Similarly, if you set up automatic transfers from your checking account to your savings account, you can save for any short or long term goals you have. Yes, goals – multiple, not singular!
Again, saving up for a short term goal is great, but you should always aim to have an emergency fund or some sort of buffer in your bank account. It’s not a good idea to leave yourself with nothing in there.
I’ll give you my situation as an example of putting this into action:
- I’m currently paying back my student loans, ahead of schedule.
- I opened a Roth IRA with Vanguard and contributed the minimum amount to get started.
- I spend on my values, which I prioritized at the beginning of the year. I keep spending to an absolute minimum on everything else.
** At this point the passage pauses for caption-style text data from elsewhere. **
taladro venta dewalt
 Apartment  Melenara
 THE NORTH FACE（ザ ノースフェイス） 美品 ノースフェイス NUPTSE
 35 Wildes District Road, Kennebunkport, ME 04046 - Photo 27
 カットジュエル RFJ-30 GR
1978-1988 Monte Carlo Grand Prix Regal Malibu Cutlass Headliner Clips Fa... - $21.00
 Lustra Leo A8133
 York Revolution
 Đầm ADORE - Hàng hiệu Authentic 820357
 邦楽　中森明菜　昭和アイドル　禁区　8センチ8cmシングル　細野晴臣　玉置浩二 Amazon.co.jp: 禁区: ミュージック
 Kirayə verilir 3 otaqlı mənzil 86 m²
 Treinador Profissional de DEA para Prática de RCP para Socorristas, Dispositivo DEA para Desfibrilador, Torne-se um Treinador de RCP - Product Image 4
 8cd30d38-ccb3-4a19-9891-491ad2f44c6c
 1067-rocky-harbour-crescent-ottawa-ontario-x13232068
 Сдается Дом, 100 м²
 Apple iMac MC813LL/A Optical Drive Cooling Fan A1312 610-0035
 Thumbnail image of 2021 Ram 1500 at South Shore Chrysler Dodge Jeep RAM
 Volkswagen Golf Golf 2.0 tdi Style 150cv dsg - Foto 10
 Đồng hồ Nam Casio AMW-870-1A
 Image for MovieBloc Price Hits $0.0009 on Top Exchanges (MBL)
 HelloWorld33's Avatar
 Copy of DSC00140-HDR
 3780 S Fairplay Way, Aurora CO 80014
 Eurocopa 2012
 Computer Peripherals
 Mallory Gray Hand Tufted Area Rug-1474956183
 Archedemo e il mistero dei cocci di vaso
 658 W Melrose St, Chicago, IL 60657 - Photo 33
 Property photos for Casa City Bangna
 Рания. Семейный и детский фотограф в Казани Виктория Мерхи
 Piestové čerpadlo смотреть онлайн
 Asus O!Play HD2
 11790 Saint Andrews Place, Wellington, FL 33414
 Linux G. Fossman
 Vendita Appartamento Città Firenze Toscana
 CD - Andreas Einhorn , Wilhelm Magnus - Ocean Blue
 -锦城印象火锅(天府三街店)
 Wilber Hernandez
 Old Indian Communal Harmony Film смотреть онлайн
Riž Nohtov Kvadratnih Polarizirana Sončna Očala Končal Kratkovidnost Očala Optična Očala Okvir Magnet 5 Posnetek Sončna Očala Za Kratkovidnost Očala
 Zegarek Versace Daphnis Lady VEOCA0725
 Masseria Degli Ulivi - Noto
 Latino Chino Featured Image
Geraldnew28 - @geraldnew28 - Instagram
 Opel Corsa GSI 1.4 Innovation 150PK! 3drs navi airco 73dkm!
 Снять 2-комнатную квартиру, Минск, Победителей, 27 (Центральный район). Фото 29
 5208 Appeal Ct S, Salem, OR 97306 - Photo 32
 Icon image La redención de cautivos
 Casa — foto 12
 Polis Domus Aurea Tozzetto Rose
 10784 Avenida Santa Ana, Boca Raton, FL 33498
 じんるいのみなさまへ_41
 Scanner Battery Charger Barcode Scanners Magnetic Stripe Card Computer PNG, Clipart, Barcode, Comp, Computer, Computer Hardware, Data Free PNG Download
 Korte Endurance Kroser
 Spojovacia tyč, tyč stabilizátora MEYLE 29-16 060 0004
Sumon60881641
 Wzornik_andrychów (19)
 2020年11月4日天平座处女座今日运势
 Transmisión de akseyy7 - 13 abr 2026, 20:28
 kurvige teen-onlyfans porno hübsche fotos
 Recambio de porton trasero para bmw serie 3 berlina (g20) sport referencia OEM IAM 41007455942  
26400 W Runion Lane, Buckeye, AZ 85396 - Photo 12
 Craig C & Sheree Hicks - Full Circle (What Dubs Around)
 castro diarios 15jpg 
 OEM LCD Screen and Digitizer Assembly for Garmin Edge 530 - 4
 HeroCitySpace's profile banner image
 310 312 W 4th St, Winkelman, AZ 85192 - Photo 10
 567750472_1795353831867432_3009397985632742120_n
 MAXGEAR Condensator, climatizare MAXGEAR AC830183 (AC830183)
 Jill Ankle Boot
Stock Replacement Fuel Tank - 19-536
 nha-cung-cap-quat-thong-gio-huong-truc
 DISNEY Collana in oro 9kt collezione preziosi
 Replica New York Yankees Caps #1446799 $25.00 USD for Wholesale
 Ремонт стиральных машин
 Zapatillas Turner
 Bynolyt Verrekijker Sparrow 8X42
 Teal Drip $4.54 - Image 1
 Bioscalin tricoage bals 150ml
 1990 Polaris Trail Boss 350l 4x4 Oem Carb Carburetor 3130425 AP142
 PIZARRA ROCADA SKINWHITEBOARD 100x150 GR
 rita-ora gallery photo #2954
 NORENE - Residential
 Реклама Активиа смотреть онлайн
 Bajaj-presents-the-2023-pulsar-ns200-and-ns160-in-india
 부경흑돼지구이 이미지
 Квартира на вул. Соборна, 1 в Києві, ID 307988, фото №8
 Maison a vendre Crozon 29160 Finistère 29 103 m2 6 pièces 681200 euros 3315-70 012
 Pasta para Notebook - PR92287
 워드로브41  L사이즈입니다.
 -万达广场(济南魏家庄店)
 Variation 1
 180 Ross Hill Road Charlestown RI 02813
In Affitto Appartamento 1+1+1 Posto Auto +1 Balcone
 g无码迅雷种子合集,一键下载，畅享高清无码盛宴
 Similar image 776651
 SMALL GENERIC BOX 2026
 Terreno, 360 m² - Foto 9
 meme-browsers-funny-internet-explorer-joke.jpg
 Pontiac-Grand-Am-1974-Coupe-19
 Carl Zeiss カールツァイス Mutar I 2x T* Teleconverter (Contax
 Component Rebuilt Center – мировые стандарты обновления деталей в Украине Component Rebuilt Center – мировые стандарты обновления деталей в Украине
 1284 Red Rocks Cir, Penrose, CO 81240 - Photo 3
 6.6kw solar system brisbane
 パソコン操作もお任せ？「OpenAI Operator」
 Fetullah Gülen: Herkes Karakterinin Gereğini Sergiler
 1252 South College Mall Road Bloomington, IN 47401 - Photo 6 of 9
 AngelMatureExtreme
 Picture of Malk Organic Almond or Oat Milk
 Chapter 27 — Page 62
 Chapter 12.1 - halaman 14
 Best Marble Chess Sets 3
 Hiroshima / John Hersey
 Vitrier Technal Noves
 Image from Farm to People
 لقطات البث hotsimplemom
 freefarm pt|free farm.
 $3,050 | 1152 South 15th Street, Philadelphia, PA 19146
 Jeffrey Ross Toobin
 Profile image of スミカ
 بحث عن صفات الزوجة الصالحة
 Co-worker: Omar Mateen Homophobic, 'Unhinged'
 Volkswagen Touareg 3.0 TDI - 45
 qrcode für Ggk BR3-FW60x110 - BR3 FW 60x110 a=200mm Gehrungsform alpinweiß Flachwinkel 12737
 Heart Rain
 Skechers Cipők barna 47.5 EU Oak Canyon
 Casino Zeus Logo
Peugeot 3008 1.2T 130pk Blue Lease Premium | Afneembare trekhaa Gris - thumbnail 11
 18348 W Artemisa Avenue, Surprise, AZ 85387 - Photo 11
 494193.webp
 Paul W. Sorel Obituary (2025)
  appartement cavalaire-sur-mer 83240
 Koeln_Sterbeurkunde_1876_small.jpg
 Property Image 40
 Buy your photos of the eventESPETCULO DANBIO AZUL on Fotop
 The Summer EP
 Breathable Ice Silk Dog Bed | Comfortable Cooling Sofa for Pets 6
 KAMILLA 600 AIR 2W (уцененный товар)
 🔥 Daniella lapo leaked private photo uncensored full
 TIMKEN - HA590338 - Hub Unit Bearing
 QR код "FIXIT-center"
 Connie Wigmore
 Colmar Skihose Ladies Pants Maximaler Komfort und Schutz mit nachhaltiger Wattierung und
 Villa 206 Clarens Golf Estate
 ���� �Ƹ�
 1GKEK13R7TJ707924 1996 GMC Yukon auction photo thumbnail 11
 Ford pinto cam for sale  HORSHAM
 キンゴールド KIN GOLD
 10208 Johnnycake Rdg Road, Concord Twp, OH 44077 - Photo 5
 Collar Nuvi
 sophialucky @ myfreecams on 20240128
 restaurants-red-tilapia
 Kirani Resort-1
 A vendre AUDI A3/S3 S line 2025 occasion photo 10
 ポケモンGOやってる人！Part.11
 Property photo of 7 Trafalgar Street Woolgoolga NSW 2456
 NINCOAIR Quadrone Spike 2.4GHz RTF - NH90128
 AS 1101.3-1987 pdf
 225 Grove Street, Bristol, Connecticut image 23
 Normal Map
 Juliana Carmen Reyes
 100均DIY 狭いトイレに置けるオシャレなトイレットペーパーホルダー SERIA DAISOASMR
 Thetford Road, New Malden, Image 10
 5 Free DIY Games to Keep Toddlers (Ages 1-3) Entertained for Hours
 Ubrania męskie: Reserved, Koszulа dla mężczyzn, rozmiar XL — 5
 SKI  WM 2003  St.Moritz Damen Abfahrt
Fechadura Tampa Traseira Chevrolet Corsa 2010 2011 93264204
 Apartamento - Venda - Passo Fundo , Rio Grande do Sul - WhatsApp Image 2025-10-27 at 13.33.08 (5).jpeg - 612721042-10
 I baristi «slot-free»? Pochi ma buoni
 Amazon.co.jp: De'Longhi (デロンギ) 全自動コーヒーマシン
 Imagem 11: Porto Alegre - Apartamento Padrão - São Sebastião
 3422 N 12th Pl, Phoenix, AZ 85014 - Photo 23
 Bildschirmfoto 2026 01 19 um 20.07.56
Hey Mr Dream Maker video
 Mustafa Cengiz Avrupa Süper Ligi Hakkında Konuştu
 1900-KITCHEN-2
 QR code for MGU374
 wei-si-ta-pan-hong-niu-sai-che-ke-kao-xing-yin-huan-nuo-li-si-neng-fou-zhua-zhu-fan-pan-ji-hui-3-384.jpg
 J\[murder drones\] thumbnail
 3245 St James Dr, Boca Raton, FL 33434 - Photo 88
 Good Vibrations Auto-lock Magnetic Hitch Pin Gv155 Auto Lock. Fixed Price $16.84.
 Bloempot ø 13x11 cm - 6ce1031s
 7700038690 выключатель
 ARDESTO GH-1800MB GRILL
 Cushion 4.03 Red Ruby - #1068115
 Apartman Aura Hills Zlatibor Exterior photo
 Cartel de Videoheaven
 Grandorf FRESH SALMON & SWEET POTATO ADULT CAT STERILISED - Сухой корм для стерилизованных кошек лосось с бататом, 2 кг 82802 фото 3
What are the values I prioritized? Travel was one of them, and a few inexpensive hobbies were another. I don’t stress about spending as I saved for all of this beforehand (by prioritizing saving!).
Choosing to be intentional with my money, while keeping my future needs in mind has made this possible. I’m willing to bet most of my friends aren’t being intentional with their money, otherwise they wouldn’t be living paycheck-to-paycheck.
By cutting out any excess that I don’t enjoy (such as dining out and shopping for clothes), I make room for what’s important, and I’m happy with how things are. I’d like to pay more toward my debt and invest more, but there’s only so much I can do before I’m stretched too thin. You need to find a balance you can live with.
Do you think it’s dangerous to live just for today, or do you think it’s important to find a balance between present and future needs? How have you found your balance? What are you willing to spend your money on?